SUMM: Problems displaying accented characters with more and mail

From: Guy Dallaire <dallaire_at_total.net>
Date: Tue, 29 Apr 1997 14:02:35 -0400

Thanks to the many people who replied. I cannot name everybody. Here is the
original post as well as the solutions:

--------- Original Post ----------

I'm having a problems getting french accented characters to display
properly when I use the 'more' and 'mail'. The characters display OK when I
use 'cat' or 'vi'.

For example, if I edit a file with vi (call it foo.french) and that file
contains:

Le démon sera ici cet été

If I type more foo.french I get something like:

Le dimon sera ici cet iti.

If I mail the file and read it with mail, I get the same kinda junk.

Does anyone know how to fix it ?

----------------- SOLUTIONS -------------------------------------------------

One of the solution for the 'more' problem is to use 'more -v', or you can
also set the MORE environment variable to '-v'. The drawback is that some
other control characters (other than accents) could be printed and look
strange.

Another solution is to set the locale. For example, for French Canada, you
can set and export LANG=fr_CA.ISO8859-1. That fixes the more problem but
NOT the mail problem. And it introduces a lot of changes in the behavior of
your programs like sort order, error messages and prompts, etc... We'll
stick to the dafeult setting, the C locale.

For the mail program, I've not found anything useful. The accented
characters do not display the same way in mail as they do with 'more'.

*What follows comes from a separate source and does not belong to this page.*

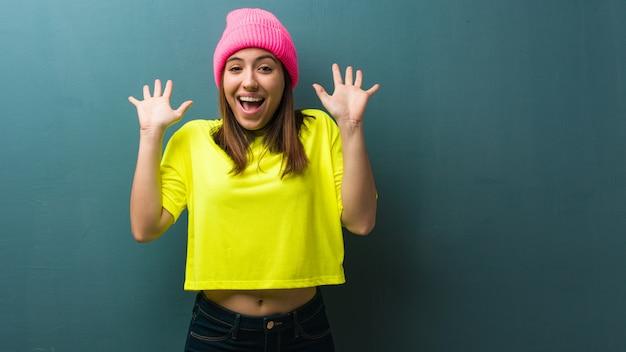 Jeune femme moderne célébrant une victoire ou un succès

----------------- ANSWERS -------------------------------------------

> Le démon sera ici cet été

  This sentence appears OK with accented characters in the mail I received
  using Pine (which is surprising since usually Pine says something about
  "using ISO character set" etc.).

> If I type more foo.french I get something like:
> Le dimon sera ici cet iti.

  You may check the options of more. On my system we have a "type" command
  aliased to cat -v | more which displays control characters. The sense is
  to prevent escape sequences to garble the terminal. Your file appears as

  Le dM-imon sera ici cet M-itM-i

  So it looks like your accented e's are in fact meta-I (i.e. I believe
  ASCII i 7-bit with the 8th bit set)

> Does anyone know how to fix it ?

  Since I believe neither of us is of French mother tongue, I believe I
  may speak frankly. I believe that accented characters, as well as any
  other character with diacritic signs, like e.g. German Umlaut, shall
  not be used in electronic documents, particularly in "plain text" files.
  One should limit to the standard 7-bit ASCII set. Anything more is non
  standard. You may fix it FOR YOU, but it won't necessarily work for
  somebody else.

  All languages should have a mean to bypass special characters. For
  instance in German it is customary to use "ae" "oe" and "ue" instead
  of a,o,u with Umlaut. In Italian (MY mother tongue) accented vowels
  are used (though exclusively on the last character of some accented
  words), but when newcomers to the net (the guys with a PC and an italian
  keyboard) use them the results are weird (vary from your example to
  funny things stuffed with =2E and worse). The traditional way used since
  ages by scientists and engineer which used computers since ever, is to
  replace the accent with an apostrophe (i.e. citta', tribu', etc.).
  I tried to use the same for a French text (i.e. put an apostrophe instead
  of an accent on the last letter, and ignore all other accents), but a
  friend who was born in France told me that the "official" way should be
  to remove ALL accents wherever located.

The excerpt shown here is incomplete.